About a year later, Grandma bought you some overalls that were above your size. If I had tried to dress your baby-bordering-on-toddler body into that adorable preschool outfit, you would have been swimming in the excess fabric.
Around the time your toddler body grew to fit the overalls, someone from church gave us a pair of corduroy pants for a big kid. Her family was moving out of the country, and she said, “Here, you keep these. You have a boy.” And, for some reason, I did, which seems ridiculous in retrospect because I stored those pants across states for a move and then from that move to another before you grew into them.
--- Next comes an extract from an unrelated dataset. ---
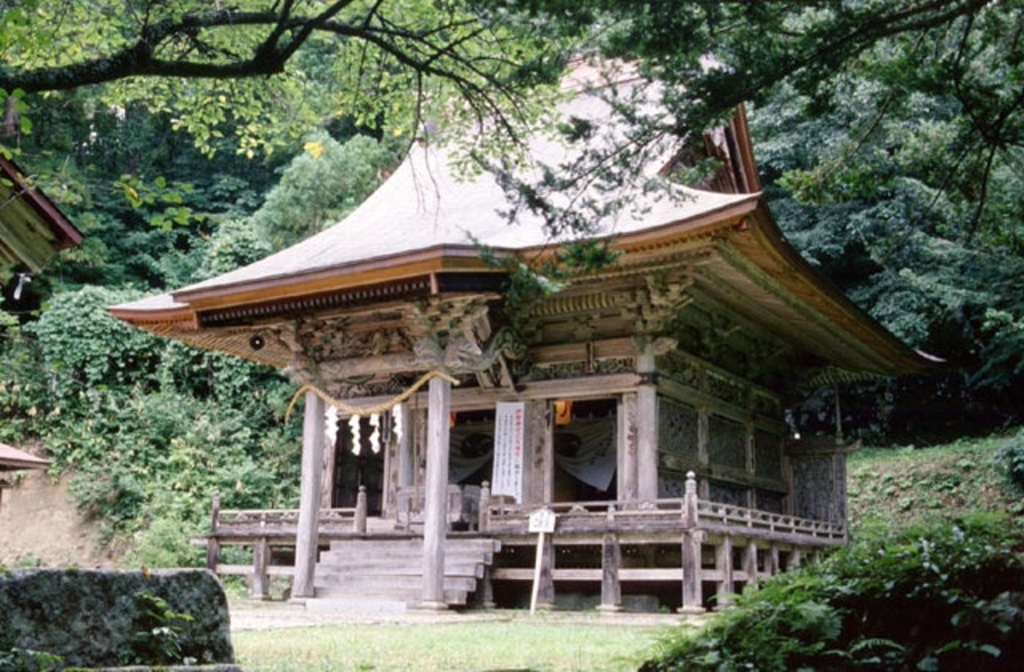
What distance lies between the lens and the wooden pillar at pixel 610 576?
1241cm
Perhaps, it was because at the time, we were a student family and a nice pair of pants seemed too good a deal to let go.
Recently, I had you and your brother in the family room trying on pairs of pants as I sorted them into piles that fit you, or him, or neither of you. You both fidgeted and got distracted and were bored. You moaned as I tossed another pair of pants at you. Neither of us was having the time of our lives, but even still, I found myself marveling. I sorted those corduroy pants into a pile for your brother to wear in a year or so. Those enormous pants–belonging to what felt like a giant when I received them seven years ago–no longer fit your tall, long-limbed body. They squeezed around your middle and your ankles showed.
Today, I took you back to school after an appointment, and I left you a little too much in my wake. It may have been that I had a million things I knew I needed to do and you weren’t overly excited to go to school, but I slowed down once I registered you were actually behind me rather than beside me. I thought of those tall, lanky teenage boys I saw awhile back at the mall’s arcade. I remembered how they towered above me and how it struck me then that someday I was going to be surrounded by four towering boys-who-are-not-quite-men. I realized as I slowed my steps someday your long, lanky limbs are going to outpace me, you will have a to-do list a mile long, and my steps are going to be the hesitant, slow ones.
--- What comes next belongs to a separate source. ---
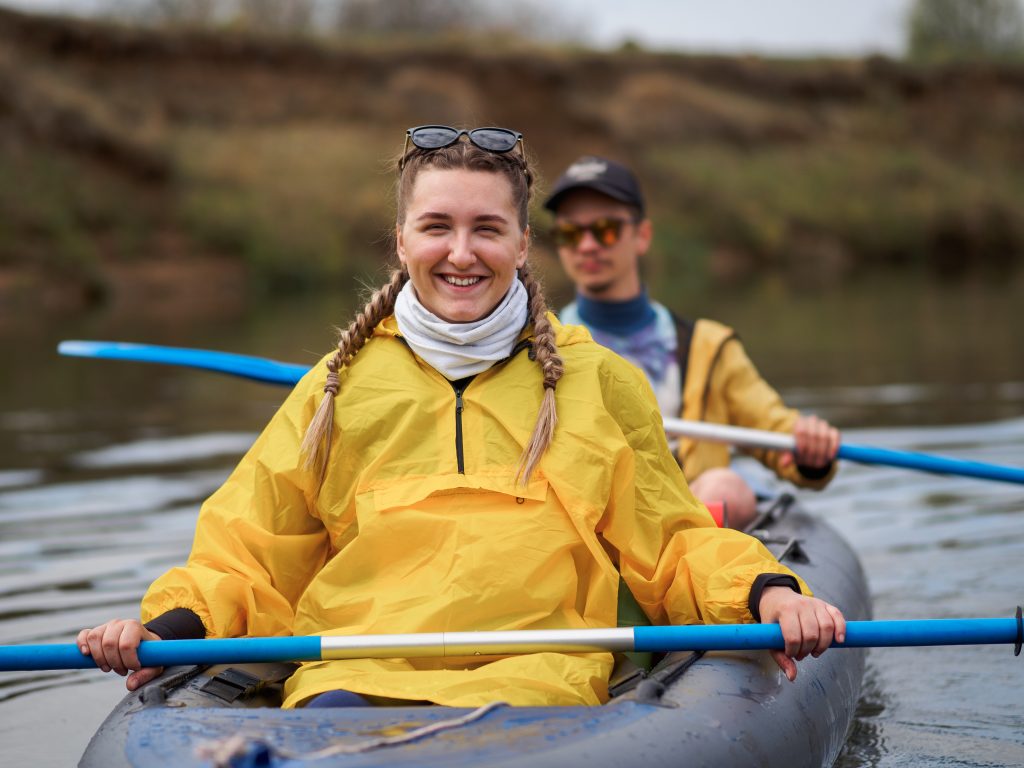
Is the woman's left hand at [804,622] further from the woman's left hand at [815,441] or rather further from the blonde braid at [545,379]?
the woman's left hand at [815,441]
You’ve sprouted, little boy.
You’ve sprouted from that newborn babe into an adorable toddler, and now into a veritable pre-teen. As your younger brothers sprout up behind you, those baby polos and toddler overalls have gone the way of all well-used clothes and bit by bit, you lead the way into manhood. There will be more outfits to discard as inches of ankles show on your leg, as they creep, creep, creep out of acceptability.
You’ll outgrow many more clothes. You’ll outgrow phases like others you’ve left behind–toddler tantrums, so blessedly long gone and baby signing, sadly said farewell to. You’ll outgrow your elementary school, and you’ll probably outgrow various friends over time. And while there’s an element of sadness to many of the goodbyes, there is a lot of excitement, too.
But there are some things I hope you’ll never say goodbye to.
I hope you’ll always keep your honesty and concern for those in trouble.
I hope you’ll always be willing to help when you are needed.
I hope you’ll always keep that wry sense of humor about life.
I hope you’ll keep your faith in a God who loves you.